WORK TO DO –
Using the listing below, retype only the lines from the line with "At what distance" through the end, both ends included, and exclude the pictures.

Records from a spatial question set:

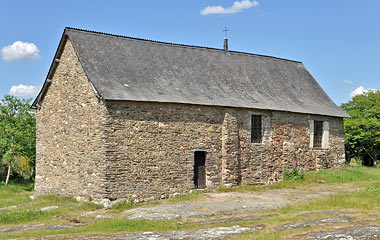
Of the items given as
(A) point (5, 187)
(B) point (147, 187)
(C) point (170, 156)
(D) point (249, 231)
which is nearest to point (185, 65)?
(C) point (170, 156)

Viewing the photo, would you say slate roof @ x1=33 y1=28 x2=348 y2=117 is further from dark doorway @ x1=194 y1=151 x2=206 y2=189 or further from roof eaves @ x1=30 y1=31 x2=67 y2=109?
dark doorway @ x1=194 y1=151 x2=206 y2=189

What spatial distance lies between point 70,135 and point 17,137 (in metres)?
13.9

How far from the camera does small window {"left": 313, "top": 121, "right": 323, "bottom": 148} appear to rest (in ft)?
84.1

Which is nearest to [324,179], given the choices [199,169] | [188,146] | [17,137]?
[199,169]

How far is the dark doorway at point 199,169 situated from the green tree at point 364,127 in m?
22.2

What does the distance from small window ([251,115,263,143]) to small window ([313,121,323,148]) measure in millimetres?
4507

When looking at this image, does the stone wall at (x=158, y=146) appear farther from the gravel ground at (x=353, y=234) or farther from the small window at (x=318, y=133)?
the gravel ground at (x=353, y=234)

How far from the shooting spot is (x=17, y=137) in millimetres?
32062

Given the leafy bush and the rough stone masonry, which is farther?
the leafy bush

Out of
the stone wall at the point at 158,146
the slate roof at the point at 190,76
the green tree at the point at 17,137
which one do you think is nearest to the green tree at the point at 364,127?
the slate roof at the point at 190,76

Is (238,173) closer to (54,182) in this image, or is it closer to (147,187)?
(147,187)

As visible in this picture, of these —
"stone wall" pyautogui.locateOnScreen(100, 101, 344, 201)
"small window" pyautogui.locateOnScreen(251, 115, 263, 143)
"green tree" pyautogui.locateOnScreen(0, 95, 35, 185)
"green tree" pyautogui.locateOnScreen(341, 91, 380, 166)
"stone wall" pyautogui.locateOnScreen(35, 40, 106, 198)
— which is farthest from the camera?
"green tree" pyautogui.locateOnScreen(341, 91, 380, 166)

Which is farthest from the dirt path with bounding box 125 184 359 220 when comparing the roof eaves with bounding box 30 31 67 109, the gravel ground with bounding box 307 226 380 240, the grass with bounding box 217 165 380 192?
the roof eaves with bounding box 30 31 67 109

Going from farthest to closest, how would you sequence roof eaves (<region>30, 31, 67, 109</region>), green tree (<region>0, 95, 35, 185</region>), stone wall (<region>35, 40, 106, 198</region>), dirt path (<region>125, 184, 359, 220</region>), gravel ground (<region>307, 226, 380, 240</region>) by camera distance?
green tree (<region>0, 95, 35, 185</region>)
roof eaves (<region>30, 31, 67, 109</region>)
stone wall (<region>35, 40, 106, 198</region>)
dirt path (<region>125, 184, 359, 220</region>)
gravel ground (<region>307, 226, 380, 240</region>)
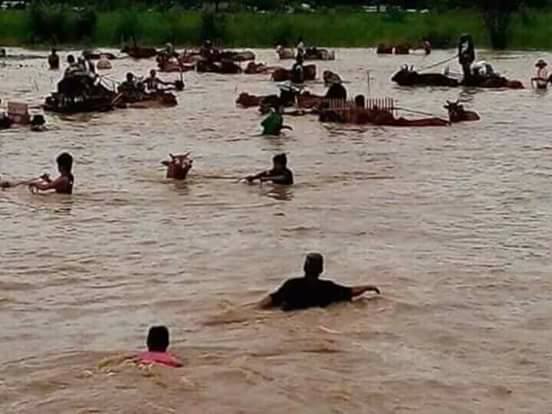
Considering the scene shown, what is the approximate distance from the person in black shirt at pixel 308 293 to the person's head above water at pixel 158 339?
226 centimetres

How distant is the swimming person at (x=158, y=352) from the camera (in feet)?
41.6

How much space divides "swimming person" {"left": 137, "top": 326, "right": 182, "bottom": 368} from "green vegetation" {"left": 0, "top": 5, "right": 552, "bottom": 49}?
56452mm

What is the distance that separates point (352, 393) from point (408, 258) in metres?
5.89

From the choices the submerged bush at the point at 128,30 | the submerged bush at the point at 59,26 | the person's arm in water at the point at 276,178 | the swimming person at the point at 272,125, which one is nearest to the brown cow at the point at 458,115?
the swimming person at the point at 272,125

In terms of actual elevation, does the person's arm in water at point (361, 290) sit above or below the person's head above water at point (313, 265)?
below

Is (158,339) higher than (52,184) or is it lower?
higher

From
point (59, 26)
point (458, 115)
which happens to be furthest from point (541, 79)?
point (59, 26)

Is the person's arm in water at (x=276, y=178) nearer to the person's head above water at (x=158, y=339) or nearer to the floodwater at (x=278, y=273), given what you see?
the floodwater at (x=278, y=273)

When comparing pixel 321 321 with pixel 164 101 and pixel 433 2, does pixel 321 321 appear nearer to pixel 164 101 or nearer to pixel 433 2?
pixel 164 101

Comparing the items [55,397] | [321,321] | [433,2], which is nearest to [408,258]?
[321,321]

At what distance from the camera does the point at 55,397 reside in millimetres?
12141

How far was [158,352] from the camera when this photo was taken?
42.0 feet

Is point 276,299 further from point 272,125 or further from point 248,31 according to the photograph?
point 248,31

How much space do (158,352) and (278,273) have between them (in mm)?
4423
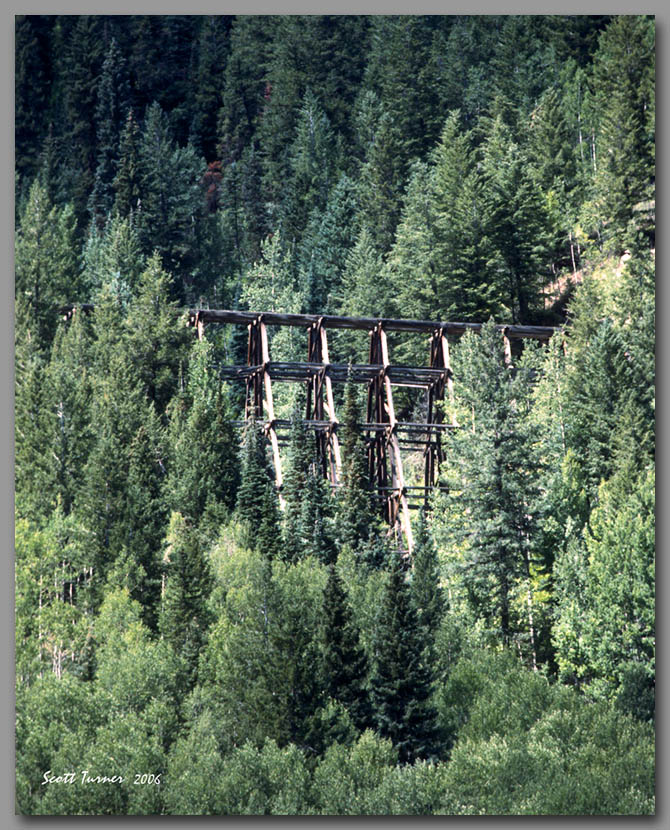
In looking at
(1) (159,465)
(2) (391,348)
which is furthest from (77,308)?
(2) (391,348)

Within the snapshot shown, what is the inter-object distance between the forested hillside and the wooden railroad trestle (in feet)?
4.33

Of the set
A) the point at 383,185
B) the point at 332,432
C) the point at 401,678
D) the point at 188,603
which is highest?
the point at 383,185

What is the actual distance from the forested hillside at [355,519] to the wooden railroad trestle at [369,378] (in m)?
1.32

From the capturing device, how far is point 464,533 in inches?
1727

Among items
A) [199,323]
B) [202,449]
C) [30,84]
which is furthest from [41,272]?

OUTPUT OF THE TASK –
At what distance from the camera does the point at 55,397 reside in millimetres?
12141

How far was [158,352] from the camera when this photo was taken?
42.0 feet

Is point 276,299 further from point 272,125 or further from point 248,31 according to the photograph?
point 248,31

How much space do (158,352) and (278,273) have between them (in mm)?
4423
In looking at
(1) (159,465)
(2) (391,348)
which is furthest from (77,308)?
(2) (391,348)

Within the snapshot shown, what is the inter-object distance between the forested hillside and the wooden railroad trestle (in feet)?
4.33

Of the set
A) the point at 383,185
B) the point at 332,432
C) the point at 401,678
D) the point at 188,603
which is highest?
the point at 383,185

What is the actual distance from the forested hillside at [355,519] to the wooden railroad trestle at [369,378] (in m)?
1.32

From the capturing device, how far is point 464,533 in inches?
1727

Among items
A) [199,323]
B) [202,449]
C) [30,84]
which is furthest from [41,272]?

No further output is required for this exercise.